#### Exercise directions:
Lines with the string "vote" in the data below: report how many there are, and write nothing but the number.

#### Task data:

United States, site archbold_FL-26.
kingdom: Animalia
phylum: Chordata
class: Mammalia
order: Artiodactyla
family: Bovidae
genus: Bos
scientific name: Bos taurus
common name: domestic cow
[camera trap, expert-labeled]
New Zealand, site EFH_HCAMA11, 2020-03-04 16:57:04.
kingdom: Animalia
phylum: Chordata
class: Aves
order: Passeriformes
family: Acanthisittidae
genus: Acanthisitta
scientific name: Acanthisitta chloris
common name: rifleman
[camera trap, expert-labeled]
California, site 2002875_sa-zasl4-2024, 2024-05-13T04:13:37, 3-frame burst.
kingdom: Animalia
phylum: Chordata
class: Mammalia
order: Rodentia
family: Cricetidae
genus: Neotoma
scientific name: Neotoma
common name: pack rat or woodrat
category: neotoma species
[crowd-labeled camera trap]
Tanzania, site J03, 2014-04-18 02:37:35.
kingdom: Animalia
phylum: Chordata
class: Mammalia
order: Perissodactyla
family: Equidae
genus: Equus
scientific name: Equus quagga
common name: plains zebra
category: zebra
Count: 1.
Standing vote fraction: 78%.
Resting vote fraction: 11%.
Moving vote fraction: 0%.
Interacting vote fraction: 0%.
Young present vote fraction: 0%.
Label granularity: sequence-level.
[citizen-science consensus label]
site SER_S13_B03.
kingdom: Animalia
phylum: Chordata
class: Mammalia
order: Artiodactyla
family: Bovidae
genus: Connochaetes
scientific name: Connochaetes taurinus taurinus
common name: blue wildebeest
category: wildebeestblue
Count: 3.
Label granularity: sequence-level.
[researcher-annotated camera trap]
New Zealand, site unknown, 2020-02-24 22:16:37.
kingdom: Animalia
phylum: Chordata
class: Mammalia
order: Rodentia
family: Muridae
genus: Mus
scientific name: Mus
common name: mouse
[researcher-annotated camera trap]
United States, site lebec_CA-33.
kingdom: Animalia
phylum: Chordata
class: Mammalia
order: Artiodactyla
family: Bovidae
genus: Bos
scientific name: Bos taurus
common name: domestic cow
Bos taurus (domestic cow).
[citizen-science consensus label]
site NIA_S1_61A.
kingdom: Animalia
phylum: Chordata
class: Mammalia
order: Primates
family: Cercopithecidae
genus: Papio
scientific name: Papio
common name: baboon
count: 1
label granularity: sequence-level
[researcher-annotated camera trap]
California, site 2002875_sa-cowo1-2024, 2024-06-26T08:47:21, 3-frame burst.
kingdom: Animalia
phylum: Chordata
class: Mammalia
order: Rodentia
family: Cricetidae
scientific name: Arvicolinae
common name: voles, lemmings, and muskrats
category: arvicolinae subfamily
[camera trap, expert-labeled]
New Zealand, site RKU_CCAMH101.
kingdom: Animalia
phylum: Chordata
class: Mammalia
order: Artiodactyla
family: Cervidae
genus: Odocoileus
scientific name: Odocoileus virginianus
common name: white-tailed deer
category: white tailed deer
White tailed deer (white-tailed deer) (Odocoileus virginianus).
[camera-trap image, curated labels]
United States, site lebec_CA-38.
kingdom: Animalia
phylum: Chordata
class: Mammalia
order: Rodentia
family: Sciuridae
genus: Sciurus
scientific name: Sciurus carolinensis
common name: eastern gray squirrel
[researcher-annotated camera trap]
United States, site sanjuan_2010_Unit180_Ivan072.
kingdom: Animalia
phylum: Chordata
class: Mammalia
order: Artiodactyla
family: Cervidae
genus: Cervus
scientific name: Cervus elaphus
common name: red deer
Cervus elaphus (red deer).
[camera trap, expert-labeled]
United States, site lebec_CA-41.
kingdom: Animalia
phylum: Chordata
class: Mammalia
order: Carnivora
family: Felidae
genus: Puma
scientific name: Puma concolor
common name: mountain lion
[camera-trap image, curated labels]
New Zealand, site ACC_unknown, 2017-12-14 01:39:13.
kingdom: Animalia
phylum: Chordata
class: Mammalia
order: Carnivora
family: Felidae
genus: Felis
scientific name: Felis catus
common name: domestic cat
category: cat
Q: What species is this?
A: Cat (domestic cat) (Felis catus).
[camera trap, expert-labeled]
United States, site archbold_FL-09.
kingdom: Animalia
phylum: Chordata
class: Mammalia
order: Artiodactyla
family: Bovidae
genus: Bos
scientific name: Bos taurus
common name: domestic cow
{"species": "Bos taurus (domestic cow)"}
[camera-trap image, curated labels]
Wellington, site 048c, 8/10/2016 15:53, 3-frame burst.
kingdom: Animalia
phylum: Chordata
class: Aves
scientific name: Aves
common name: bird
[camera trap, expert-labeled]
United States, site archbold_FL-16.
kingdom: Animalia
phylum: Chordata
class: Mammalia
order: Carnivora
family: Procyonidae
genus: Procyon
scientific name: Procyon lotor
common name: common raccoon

#### Exercise solution:
5